- Work instructions
Copy each of the items below word for word.

- Data extract
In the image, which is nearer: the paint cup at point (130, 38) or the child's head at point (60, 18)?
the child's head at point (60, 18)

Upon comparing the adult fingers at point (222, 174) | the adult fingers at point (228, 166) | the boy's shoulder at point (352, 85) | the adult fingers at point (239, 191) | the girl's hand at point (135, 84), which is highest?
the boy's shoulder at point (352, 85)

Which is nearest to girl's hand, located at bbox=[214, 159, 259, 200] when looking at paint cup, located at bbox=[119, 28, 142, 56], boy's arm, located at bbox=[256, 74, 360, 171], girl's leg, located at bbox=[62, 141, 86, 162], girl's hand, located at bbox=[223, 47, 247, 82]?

- Answer below
In the image, which is nearer: the paint cup at point (130, 38) or the child's head at point (60, 18)?
the child's head at point (60, 18)

Upon comparing the adult fingers at point (222, 174) | the adult fingers at point (228, 166) | the boy's shoulder at point (352, 85) | the adult fingers at point (239, 191) | the girl's hand at point (135, 84), which is highest?
the boy's shoulder at point (352, 85)

Which is nearest to girl's hand, located at bbox=[214, 159, 259, 200] when looking at paint cup, located at bbox=[119, 28, 142, 56], boy's arm, located at bbox=[256, 74, 360, 171], girl's leg, located at bbox=[62, 141, 86, 162], girl's hand, located at bbox=[223, 47, 247, 82]?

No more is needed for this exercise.